Für die ganze Familie
Citroën C4 Picasso: Französischer Van mit fünf Sitzen

Es gibt sie noch, die übersichtlichen Autos. Der neue Citroën C4 Picasso ist so eins, auch in seiner fünfsitzigen Variante. Zum Dreieck aufgespreizte A-Säulen und das große Glasdach verhelfen dem C4 Picasso zur größten Gesamtglasfläche in seinem Fahrzeugsegment.

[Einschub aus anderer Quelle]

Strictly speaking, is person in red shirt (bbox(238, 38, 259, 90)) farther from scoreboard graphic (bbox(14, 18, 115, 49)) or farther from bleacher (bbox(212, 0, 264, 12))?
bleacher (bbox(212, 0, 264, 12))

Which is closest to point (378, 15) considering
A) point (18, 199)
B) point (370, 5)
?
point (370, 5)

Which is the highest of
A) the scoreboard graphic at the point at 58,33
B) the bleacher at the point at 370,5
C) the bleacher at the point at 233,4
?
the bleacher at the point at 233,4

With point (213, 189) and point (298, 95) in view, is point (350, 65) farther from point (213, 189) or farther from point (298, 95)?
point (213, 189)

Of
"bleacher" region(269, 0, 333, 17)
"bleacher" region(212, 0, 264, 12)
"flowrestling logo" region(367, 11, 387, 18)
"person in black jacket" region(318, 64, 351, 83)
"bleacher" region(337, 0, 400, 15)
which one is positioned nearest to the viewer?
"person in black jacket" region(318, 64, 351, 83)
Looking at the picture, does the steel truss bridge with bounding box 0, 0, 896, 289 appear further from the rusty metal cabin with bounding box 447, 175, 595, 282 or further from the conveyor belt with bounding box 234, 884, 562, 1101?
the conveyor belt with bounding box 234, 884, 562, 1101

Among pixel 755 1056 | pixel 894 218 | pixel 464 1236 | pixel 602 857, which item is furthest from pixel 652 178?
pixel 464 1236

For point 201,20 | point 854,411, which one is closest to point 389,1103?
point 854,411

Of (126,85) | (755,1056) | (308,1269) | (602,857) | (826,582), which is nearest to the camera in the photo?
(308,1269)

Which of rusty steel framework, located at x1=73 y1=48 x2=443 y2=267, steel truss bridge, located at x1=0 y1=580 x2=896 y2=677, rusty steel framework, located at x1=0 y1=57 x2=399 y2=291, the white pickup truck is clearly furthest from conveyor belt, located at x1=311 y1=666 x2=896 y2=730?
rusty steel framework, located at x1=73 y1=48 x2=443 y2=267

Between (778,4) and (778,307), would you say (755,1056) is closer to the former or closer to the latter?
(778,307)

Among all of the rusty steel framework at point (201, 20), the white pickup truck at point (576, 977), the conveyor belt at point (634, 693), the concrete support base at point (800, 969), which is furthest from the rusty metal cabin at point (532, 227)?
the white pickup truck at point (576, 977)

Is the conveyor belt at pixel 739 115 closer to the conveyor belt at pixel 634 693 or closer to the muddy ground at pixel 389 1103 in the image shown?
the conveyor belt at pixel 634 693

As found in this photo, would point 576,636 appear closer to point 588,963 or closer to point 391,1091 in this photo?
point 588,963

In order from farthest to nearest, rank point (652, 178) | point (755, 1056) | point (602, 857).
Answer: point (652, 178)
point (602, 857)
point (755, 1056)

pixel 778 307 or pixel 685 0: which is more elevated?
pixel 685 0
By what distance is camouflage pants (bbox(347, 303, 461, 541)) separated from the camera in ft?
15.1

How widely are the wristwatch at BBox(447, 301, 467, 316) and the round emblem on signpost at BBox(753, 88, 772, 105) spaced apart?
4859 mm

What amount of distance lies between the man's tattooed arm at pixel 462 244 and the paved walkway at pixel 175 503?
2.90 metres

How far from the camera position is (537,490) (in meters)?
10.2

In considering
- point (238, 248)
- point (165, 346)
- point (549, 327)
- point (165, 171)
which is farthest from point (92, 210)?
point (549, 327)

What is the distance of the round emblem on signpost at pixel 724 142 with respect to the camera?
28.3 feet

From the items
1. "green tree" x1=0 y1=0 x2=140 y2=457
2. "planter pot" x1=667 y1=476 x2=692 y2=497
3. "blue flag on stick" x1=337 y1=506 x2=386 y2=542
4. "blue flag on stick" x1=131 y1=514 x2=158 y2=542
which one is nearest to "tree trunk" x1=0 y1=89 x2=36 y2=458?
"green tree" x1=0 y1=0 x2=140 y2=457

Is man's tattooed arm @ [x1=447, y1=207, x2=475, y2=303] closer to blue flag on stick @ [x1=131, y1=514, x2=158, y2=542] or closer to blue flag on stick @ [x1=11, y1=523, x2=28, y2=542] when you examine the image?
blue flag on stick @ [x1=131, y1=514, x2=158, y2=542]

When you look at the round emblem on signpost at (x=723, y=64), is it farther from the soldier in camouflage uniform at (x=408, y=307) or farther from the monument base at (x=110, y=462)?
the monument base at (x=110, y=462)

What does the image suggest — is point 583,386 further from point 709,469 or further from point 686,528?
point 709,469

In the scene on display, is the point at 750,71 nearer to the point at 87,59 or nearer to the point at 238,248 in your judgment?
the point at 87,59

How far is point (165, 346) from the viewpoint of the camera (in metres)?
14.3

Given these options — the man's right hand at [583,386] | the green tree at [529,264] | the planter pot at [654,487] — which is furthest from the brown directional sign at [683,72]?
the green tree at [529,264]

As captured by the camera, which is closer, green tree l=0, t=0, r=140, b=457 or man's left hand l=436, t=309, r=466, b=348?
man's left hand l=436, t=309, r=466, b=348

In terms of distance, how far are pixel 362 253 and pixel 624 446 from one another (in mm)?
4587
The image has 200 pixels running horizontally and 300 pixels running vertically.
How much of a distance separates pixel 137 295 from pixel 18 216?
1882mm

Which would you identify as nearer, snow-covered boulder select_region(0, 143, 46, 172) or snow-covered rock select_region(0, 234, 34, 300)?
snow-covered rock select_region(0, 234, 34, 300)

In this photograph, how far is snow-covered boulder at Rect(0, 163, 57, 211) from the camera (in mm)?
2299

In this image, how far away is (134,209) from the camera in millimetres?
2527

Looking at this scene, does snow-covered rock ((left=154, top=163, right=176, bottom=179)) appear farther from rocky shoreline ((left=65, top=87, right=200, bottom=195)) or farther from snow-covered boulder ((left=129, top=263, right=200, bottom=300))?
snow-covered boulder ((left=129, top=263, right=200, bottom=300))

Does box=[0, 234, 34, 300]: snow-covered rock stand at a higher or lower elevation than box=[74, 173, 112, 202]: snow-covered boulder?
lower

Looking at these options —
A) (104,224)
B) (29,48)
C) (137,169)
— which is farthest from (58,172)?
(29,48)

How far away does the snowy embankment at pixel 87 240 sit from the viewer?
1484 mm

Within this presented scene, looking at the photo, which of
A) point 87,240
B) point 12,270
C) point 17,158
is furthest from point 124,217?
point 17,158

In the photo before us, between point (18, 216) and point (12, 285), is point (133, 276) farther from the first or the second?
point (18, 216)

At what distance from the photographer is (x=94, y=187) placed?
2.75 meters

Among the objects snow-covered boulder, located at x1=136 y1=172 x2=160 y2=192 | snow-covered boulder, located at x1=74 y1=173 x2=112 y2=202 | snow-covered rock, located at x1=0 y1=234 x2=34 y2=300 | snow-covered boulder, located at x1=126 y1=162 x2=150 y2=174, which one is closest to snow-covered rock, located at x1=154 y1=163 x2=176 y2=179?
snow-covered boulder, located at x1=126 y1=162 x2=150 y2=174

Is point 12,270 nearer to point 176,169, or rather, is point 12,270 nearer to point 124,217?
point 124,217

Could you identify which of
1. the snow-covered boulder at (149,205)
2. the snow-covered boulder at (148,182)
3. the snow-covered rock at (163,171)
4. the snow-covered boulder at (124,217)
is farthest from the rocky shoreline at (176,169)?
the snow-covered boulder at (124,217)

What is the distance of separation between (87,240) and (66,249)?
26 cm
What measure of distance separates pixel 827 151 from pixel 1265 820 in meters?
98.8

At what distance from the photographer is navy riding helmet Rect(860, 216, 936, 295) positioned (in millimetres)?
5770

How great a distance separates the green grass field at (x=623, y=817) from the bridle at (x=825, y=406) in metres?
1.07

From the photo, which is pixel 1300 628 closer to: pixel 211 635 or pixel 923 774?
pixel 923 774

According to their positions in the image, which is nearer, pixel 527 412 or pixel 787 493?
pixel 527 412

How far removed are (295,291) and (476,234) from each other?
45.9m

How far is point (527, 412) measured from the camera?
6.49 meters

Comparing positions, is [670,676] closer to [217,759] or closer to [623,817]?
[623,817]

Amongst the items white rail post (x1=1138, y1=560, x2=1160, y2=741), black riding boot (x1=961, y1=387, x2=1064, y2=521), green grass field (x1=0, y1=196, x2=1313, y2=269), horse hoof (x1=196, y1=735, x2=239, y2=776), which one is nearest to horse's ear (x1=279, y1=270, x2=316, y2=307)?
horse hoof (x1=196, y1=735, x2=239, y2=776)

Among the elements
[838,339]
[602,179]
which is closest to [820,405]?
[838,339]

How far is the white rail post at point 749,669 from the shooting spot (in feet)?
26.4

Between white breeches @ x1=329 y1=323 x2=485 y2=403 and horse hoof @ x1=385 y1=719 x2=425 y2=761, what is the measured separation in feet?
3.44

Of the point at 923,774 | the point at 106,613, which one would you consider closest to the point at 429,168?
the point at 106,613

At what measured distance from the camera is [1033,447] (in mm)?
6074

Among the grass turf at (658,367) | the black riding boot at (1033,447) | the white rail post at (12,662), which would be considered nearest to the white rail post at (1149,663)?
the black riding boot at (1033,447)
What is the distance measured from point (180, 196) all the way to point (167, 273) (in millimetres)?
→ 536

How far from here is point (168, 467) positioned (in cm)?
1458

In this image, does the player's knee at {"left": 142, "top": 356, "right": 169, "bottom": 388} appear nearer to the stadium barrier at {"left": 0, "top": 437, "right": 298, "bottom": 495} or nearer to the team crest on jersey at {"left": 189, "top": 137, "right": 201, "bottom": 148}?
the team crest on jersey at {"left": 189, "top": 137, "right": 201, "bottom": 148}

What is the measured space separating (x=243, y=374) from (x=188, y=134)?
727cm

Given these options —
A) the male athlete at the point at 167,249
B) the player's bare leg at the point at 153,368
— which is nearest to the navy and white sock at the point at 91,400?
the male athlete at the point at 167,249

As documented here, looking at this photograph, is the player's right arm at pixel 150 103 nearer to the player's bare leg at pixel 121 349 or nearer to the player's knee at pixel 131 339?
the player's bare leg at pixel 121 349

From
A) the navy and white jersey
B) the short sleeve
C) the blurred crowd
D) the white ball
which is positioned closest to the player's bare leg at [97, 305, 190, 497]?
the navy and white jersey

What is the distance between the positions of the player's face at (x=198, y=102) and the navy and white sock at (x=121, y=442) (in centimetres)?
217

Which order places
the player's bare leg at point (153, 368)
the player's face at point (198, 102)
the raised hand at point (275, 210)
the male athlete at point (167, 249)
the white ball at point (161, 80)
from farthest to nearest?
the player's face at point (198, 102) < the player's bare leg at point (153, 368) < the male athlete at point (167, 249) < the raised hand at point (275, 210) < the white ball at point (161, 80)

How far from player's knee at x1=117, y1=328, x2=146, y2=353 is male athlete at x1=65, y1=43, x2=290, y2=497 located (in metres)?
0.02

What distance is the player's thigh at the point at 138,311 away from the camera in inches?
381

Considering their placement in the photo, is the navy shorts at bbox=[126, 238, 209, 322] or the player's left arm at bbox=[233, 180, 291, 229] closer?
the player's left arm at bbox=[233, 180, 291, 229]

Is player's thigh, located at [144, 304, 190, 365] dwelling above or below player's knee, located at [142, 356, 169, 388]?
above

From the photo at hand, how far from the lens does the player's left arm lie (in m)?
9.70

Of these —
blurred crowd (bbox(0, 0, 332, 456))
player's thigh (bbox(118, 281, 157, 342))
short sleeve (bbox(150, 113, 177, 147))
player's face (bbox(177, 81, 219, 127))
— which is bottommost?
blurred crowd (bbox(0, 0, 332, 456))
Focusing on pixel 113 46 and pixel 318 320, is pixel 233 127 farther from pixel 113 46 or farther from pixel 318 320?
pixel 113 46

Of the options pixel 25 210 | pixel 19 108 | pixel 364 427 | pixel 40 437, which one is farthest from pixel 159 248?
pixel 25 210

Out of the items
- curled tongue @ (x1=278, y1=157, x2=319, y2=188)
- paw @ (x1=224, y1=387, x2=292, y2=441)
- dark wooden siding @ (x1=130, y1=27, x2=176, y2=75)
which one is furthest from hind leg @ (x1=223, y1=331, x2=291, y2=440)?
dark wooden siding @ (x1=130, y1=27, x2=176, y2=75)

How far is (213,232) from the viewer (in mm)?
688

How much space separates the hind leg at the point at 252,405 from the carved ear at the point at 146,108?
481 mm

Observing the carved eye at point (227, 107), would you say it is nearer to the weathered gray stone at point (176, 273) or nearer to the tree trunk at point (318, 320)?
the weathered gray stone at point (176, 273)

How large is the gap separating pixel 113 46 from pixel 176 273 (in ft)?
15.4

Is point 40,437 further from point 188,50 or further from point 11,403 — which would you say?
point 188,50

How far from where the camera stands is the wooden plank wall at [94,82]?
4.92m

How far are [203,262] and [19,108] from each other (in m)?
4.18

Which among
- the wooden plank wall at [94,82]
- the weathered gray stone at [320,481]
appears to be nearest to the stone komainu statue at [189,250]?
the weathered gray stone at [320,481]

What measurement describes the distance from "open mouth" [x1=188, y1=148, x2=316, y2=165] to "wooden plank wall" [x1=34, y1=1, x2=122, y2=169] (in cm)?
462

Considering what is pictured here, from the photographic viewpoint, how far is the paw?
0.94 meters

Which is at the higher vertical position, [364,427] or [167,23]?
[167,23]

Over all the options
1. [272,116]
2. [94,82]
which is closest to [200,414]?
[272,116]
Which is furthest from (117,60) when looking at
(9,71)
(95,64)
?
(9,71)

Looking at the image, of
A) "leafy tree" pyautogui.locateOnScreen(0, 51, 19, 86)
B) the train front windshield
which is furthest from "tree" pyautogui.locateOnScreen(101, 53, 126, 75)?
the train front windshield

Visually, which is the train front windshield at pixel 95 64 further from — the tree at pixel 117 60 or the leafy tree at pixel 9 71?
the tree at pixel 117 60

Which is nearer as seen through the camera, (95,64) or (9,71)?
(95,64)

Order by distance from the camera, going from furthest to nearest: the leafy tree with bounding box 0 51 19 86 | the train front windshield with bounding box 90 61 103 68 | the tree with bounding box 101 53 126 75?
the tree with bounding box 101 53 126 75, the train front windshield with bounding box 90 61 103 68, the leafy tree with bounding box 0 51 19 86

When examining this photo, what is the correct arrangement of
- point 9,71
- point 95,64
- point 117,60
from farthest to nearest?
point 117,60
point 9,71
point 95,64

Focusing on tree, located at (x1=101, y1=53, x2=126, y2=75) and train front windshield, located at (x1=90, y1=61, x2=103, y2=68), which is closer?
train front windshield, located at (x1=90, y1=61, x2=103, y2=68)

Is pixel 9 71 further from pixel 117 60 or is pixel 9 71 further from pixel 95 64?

dpa-infocom HAAR. Aber nicht nur nach außen ist eine gute Rundumsicht vorhanden. Die Rückbank kann der Fahrer mithilfe eines kleinen Zusatz-Rückspiegels überwachen. Ein Citroën muss schon von außen als Citroën erkennbar sein. Für einen Van sieht der C4 ausgesprochen dynamisch aus. Die schräge Frontscheibe geht mit sanftem Schwung in die coupéhaft abfallende Dachlinie über, welche durch einen Spoiler verlängert wird. Das Heck ist wellenförmig gestaltet. Die seitliche Fensterlinie bietet hinter der B-Säule einen kleinen Knick. Dies hat einen praktischen Hintergrund: Auch kleine Kinder können so noch aus den Seitenfenstern schauen.

Beim Van-Kauf geht es nicht nur um ein großes Raumangebot. Der Raum muss auch gut nutzbar sein. Beim C4 Picasso beginnt die Nutzbarkeit mit der Frontscheibe. Ihre großflächige Ausführung ermöglicht einen Blickwinkel von 70 Grad. Die Sitze vorne sind bequem, der Seitenhalt ist für diese Wagenklasse in Ordnung. Auch große Leute können vorne ihre Beine entspannt in den Fußraum stellen.

Der Kofferraum wurde auf Praktikabilität ausgerichtet. Die Beleuchtung lässt sich entfernen und als Akku-Taschenlampe verwenden. An der rechten Kofferrauminnenseite wurde die so genannte Modubox befestigt, ein Einkaufstrolley mit 37,5-Liter-Isoliertasche. Die Heckklappe lässt sich geteilt öffnen, so dass auch bei engeren Platzverhältnissen der Kofferraum zugänglich bleibt. Bei zurückgeschobener Sitzreihe stehen bis zur Hutablage 500 Liter Stauraum zur Verfügung, 76 Liter weniger als beim siebensitzigen Grand C4 Picasso. Sind die Sitze umgelegt, passen 1 734 Liter bis unters Dach, der Grand C4 fasst hier 1951 Liter. Der Kofferraumboden lässt sich wenden. Eine Seite ist mit Filz versehen, während die andere Seite aus leicht zu reinigendem Gummi besteht.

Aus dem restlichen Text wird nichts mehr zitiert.